25 ans – «L’Âge d’Or » de NINA

Du 15 juin au 30 juillet 2022

La Galerie de Buci présente le travail de l’artiste NINA, une oeuvre qui embrasse l’harmonie et l’intemporel. Intitulée L’Âge d’Or, l’exposition met à l’honneur une série de sculptures qui nous font voyager vers l’idéal de paix d’une époque fantasmée, dépeinte par Ovide. Cette exposition marque l’anniversaire des 25 ans de la collaboration entre l’artiste et la Galerie de Buci.

© Nina Khemchyan

Sculptrice d’origine arménienne, Nina Khemchyan expose régulièrement à la Galerie de Buci. Elle avait notamment présenté un travail autour de l’intégration de la calligraphie arménienne dans ses sculptures.

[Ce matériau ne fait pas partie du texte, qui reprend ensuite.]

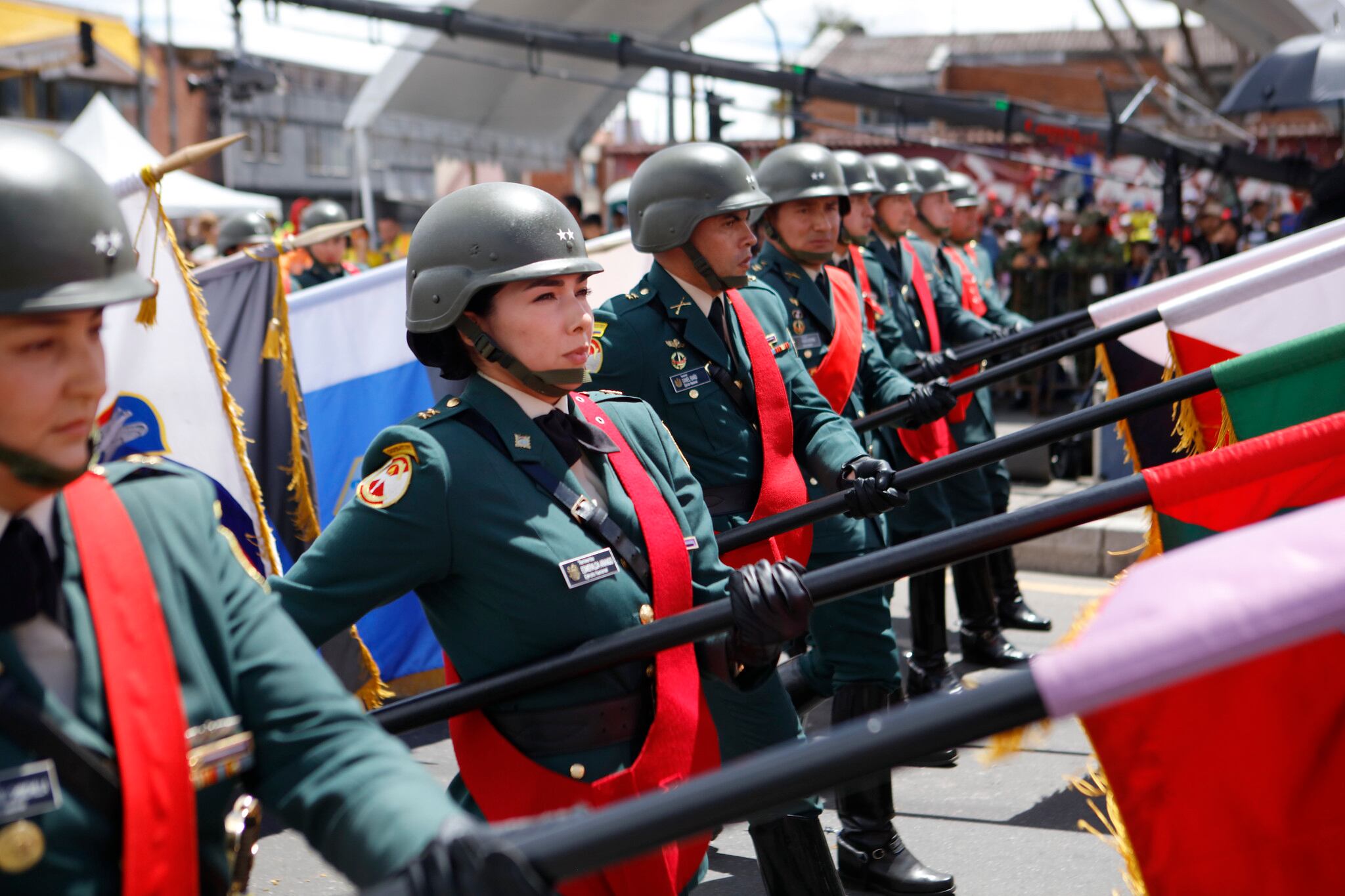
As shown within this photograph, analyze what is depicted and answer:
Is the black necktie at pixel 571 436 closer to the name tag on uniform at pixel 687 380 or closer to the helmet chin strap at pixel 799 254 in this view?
the name tag on uniform at pixel 687 380

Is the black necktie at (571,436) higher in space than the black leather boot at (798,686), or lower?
higher

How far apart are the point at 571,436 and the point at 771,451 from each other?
4.79ft

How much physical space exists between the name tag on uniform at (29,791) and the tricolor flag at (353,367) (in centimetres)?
440

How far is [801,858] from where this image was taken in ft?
11.4

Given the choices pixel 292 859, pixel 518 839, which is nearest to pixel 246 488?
pixel 292 859

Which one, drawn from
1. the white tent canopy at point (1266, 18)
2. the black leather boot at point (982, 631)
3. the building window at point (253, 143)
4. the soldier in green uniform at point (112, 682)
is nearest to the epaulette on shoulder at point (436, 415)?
the soldier in green uniform at point (112, 682)

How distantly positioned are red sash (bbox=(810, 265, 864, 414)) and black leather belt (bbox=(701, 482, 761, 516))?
120cm

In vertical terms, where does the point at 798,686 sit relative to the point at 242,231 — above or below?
below

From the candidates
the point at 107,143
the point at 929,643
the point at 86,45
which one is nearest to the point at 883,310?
the point at 929,643

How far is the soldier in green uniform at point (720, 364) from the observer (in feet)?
13.6

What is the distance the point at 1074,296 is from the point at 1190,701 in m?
13.3

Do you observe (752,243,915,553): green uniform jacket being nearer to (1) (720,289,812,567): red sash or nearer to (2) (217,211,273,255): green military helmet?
(1) (720,289,812,567): red sash

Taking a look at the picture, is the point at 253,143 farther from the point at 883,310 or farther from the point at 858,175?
the point at 883,310

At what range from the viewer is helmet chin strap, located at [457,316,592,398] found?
276cm
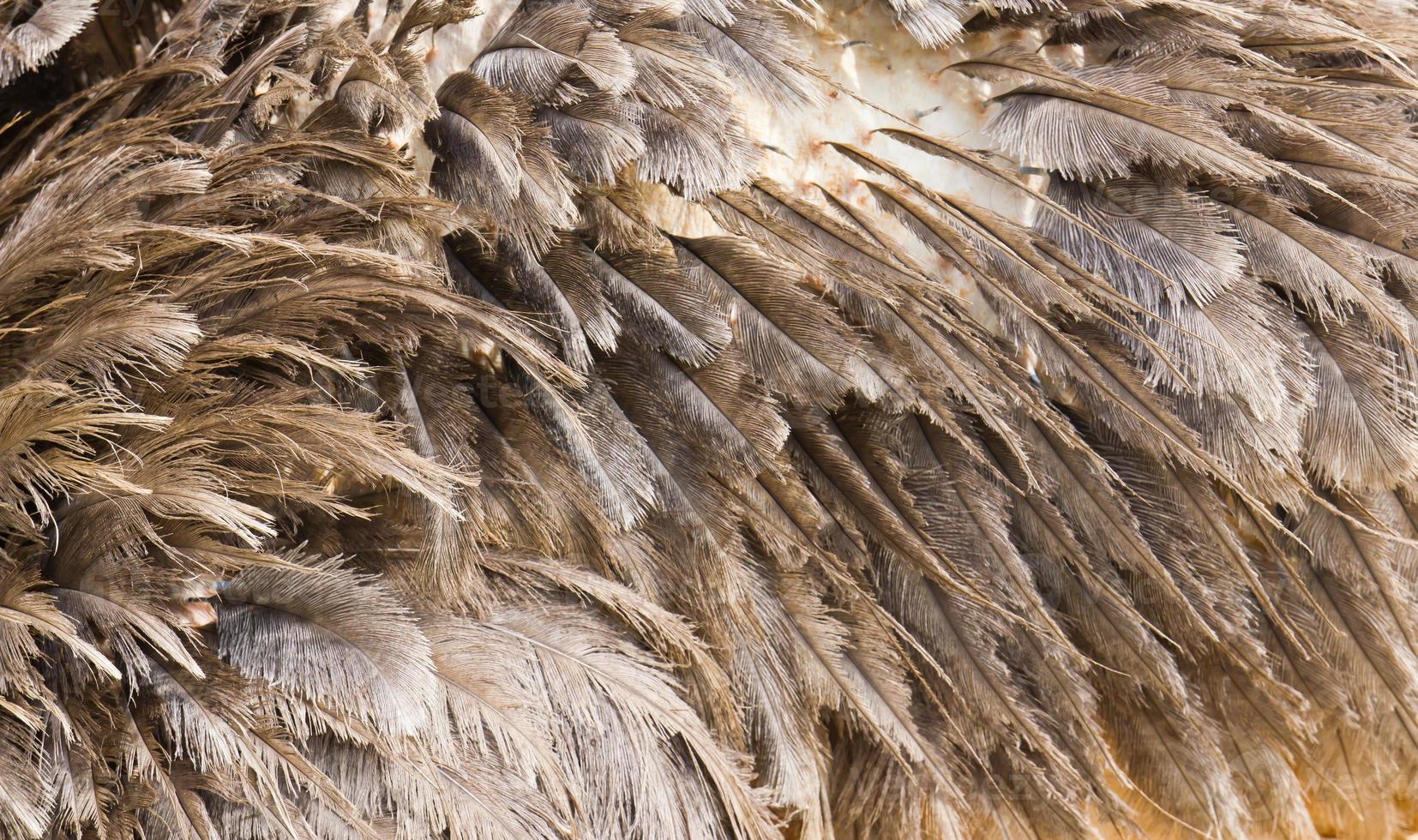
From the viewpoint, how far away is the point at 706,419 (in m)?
0.78

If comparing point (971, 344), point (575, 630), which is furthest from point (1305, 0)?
point (575, 630)

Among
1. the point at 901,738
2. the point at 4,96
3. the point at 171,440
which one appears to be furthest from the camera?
the point at 901,738

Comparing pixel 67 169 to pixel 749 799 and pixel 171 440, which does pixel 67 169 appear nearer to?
pixel 171 440

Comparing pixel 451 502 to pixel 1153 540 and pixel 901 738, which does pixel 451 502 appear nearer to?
pixel 901 738

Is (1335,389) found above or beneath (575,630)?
beneath

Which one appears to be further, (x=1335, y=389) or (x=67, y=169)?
(x=1335, y=389)

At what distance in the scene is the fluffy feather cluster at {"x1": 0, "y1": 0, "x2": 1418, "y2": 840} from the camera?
61 cm

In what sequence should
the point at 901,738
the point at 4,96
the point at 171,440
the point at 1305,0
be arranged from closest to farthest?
1. the point at 171,440
2. the point at 4,96
3. the point at 901,738
4. the point at 1305,0

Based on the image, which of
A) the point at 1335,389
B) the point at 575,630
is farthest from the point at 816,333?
the point at 1335,389

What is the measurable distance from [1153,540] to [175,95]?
0.85 meters

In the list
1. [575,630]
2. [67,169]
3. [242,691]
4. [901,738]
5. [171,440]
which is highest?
[67,169]

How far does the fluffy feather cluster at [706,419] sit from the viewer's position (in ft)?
2.00

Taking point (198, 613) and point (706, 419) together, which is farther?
point (706, 419)

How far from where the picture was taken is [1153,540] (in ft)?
3.05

Aux croisements de la sculpture et du dessin, son art part de la terre pour en révéler la puissance créatrice. L’artiste a besoin de toucher cette terre, origine de toutes choses, et de s’en imprégner. S’établit alors une vraie communication, un dialogue avec la matière qui permet de comprendre et de sublimer celle-ci afin d’en extraire un sens caché, délicatement déterré par l’artiste.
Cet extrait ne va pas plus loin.